* **Your tasks**:
1. In one to three sentences, explain why the white paper was renamed, according to the article on HL7's response to FHIR security concerns.
2. From the article on HL7's response to FHIR security concerns, copy word for word the passage from "HL7 International is" up to and including "has security flaws.".

HL7 statement responds to security worries about FHIR

The organization notes that a white paper highlights the need for re-evaluating protection concerns involving data aggregators and intermediaries.

HL7 International is taking steps to counter concerns that the Fast Healthcare Interoperability Resource (FHIR) standard and application programming interfaces that use it are a security weak link.

The standards organization leading the development and promulgation of FHIR standards and implementation guides, issued a statement late last month to push back on concerns raised by a white paper based on research looking at shortcomings in basic protections in FHIR API implementations.

While the white paper by Alissa Valentina Knight at Las Vegas-based Knight Ink focuses on security challenges of data aggregators and intermediaries using FHIR to enable their access to data, the research has led to some carry over concerns about whether FHIR itself has security flaws.

HL7’s statement highlights that Knight’s white paper “represents a continuation of a project that previously pointed out vulnerabilities in mHealth and telemedicine in the United States, a topic that should concern us all.”

The summary of Knight’s latest research contends that the lack of basic protection in FHIR-based API implementations can result in unauthorized access “to an innumerable of patient records,” enabled by vulnerabilities unearthed through her work.

HL7 executives noted that “The white paper’s eye-catching title, ‘Payling with FHIR: Hacking and Securing FHIR APIs,’ has led some casual readers to infer that FHIR and FHIR APIs are being faulted.” But that’s not the case, the standards organization asserts. “The author (of the white paper) makes clear in the opening paragraphs and throughout that no vulnerabilities were found in the HL7 FHIR standard itself, nor were any found in FHIR-based APIs from the EHRs that she tested.”

The standards group’s statement emphasizes that the vulnerabilities identified by the research “lie with the implementation of apps and by third-party FHIR aggregators.” Misinterpretation of the original title of the white paper caused Knight to rename it to “Playing with FHIR: Hacking and Securing FHIR API Implementations.”

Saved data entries
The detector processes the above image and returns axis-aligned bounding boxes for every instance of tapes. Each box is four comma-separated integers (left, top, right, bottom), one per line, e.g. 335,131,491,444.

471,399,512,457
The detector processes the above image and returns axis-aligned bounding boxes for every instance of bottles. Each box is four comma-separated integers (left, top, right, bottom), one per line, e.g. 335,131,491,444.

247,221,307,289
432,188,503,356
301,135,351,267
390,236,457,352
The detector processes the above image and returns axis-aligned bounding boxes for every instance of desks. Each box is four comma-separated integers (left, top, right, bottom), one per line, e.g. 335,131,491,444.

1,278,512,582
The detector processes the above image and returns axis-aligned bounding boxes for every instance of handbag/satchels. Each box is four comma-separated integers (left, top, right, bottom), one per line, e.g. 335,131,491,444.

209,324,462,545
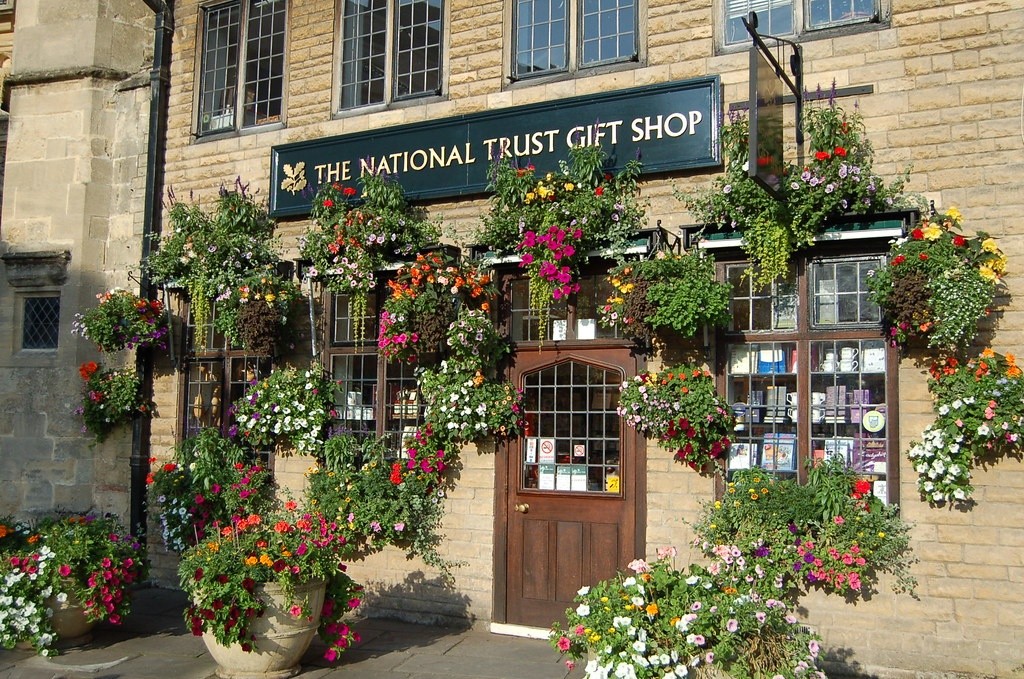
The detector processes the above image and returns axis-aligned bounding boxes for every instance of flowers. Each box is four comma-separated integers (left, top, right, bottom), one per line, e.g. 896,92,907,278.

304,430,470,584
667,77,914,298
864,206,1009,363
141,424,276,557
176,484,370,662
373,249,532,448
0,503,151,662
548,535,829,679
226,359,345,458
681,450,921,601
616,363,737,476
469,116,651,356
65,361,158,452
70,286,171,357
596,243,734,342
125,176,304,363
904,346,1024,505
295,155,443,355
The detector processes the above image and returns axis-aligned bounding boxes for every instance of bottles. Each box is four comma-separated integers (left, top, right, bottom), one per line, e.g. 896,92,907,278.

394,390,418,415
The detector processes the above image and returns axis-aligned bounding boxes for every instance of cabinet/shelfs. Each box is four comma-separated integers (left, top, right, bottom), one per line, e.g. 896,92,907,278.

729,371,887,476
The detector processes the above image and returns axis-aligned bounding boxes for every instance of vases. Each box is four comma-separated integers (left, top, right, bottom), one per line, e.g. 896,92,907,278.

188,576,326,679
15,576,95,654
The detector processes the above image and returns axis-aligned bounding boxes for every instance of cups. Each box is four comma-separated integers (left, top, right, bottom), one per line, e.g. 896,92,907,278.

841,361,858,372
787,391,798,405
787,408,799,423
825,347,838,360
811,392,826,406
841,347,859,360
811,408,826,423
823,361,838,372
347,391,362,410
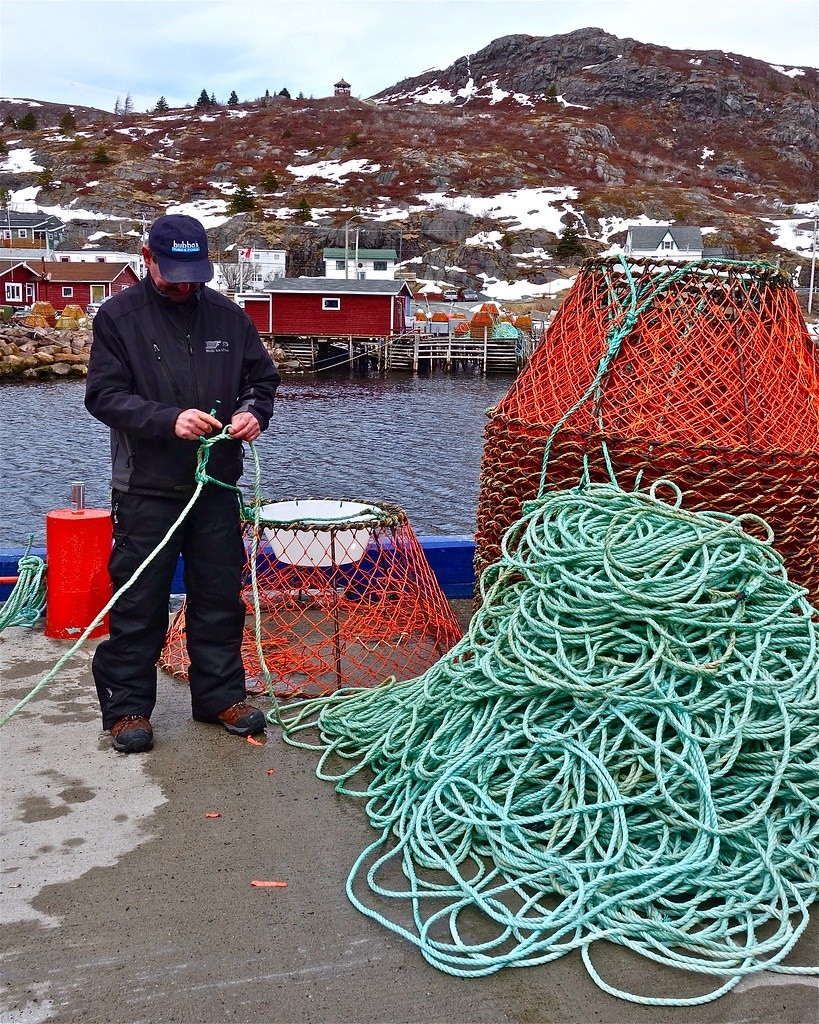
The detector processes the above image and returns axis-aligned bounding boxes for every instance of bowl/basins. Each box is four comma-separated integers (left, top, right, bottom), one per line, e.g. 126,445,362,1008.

* * *

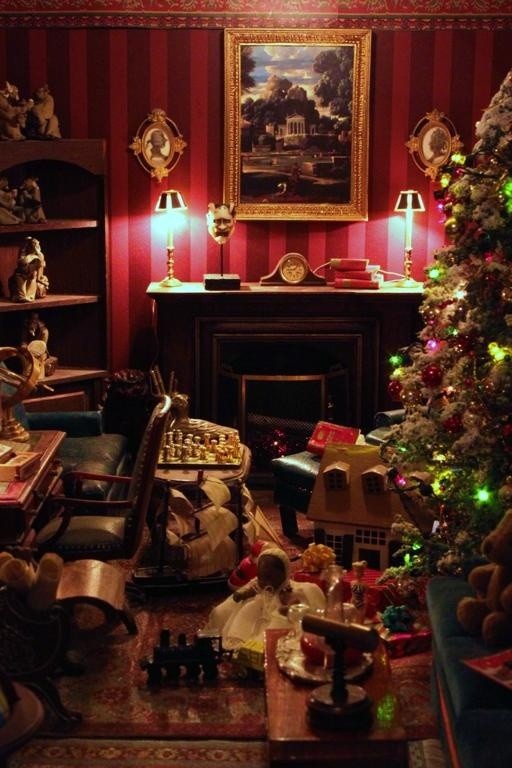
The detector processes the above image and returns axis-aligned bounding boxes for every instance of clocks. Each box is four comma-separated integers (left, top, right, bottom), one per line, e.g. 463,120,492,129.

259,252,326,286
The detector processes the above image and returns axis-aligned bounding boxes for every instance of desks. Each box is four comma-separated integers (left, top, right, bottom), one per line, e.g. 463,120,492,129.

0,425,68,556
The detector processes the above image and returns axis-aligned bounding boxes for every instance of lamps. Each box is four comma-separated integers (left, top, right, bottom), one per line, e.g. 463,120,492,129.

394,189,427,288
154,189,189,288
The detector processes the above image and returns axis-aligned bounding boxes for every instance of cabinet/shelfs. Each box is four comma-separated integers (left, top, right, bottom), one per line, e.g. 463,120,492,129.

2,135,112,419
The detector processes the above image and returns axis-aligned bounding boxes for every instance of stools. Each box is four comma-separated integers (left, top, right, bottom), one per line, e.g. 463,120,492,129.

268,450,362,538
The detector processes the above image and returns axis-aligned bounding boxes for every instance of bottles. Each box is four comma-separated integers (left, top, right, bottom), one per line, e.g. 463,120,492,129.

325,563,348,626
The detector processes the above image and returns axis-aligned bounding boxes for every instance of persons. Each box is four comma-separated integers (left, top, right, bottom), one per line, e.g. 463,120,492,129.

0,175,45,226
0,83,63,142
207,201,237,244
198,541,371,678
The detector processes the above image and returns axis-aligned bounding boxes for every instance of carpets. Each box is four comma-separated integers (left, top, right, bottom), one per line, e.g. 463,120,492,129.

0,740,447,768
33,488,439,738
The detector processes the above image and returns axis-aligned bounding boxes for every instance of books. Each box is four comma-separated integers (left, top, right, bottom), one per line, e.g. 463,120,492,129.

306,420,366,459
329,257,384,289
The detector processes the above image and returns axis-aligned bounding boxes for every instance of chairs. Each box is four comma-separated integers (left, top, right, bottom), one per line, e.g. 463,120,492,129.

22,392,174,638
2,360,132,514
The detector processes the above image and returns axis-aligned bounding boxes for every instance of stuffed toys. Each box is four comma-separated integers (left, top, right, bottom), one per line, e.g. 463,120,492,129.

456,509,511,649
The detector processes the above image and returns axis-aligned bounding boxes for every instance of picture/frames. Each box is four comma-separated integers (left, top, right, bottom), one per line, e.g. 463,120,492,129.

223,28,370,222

==

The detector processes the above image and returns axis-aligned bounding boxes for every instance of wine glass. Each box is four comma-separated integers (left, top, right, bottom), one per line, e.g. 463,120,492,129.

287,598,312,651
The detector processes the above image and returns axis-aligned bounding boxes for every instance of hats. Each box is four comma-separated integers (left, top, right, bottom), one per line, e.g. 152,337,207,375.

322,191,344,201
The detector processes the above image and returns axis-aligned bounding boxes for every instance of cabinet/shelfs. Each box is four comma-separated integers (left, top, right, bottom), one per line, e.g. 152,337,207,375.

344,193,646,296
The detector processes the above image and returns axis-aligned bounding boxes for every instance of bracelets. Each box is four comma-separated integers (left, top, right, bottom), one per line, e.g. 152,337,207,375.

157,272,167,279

* **Responses in order**:
1. The white paper's original title was misinterpreted: some casual readers took it to mean that FHIR and FHIR APIs were being faulted. Knight therefore renamed it "Playing with FHIR: Hacking and Securing FHIR API Implementations."

2.
HL7 International is taking steps to counter concerns that the Fast Healthcare Interoperability Resource (FHIR) standard and application programming interfaces that use it are a security weak link.

The standards organization leading the development and promulgation of FHIR standards and implementation guides, issued a statement late last month to push back on concerns raised by a white paper based on research looking at shortcomings in basic protections in FHIR API implementations.

While the white paper by Alissa Valentina Knight at Las Vegas-based Knight Ink focuses on security challenges of data aggregators and intermediaries using FHIR to enable their access to data, the research has led to some carry over concerns about whether FHIR itself has security flaws.